Tonight, when the Rymans Premier League team try to knock Second Division Notts County out of the FA Cup at the second attempt, the presence of the former England midfielder who has become Hendon's lucky mascot will be spiritual rather than physical.
A year after a terrible road accident almost killed him, Hudson, whose ball-playing skills and flamboyant personality epitomised the fashionable Chelsea side of the 1970s, is back watching football, but only when his health allows.
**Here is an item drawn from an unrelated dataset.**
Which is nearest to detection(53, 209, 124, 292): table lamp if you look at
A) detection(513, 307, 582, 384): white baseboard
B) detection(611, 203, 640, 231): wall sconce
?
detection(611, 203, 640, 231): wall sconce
Hudson's allegiance to Hendon goes back to this time last year when, shortly before his accident, he was invited by a friend to watch them play Leyton Orient at the same stage of the Cup. Hudson saw the non- League team draw the home game, then travelled to the replay and cheered Hendon to an upset win.
Club chairman Ivor Arbiter was so grateful for Hudson's divine intervention that he invited him back this year for what, uncannily, could prove to be a repeat performance. Hendon drew the first game 0-0 but no one involved at the club believes the tie is over, although Hudson has his doubts.
"I would be there with them if it wasn't such a long way away," said Hudson, who only came out of hospital five weeks ago and still has to undergo several gruelling hours of physiotherapy every day. "I'll be trawling radio and television for their progress. They're an honest bunch of players but I have to say I think the task may be too much."
Despite 10 months of hospital treatment, the first two spent in a coma, Hudson has lost none of his outspokenness which, he admits, has not endeared him to much of football's hierarchy. He says, for instance, that he would never go back to Chelsea. "Ken Bates is not one of my favourite people and I think the feeling is mutual," he said. "If Matthew Harding was still in charge, I would have liked to see Chelsea clean up and win everything."
Born a stone's throw from Stamford Bridge, Hudson made 144 League appearances in six years for the Blues before joining Stoke in 1974. In a colourful career, he also had a two-year spell with Arsenal and played for five seasons in the United States before returning to England for further brief stints with both Chelsea and Stoke. He only won two caps but Chelsea fans, past and present, still idolise him.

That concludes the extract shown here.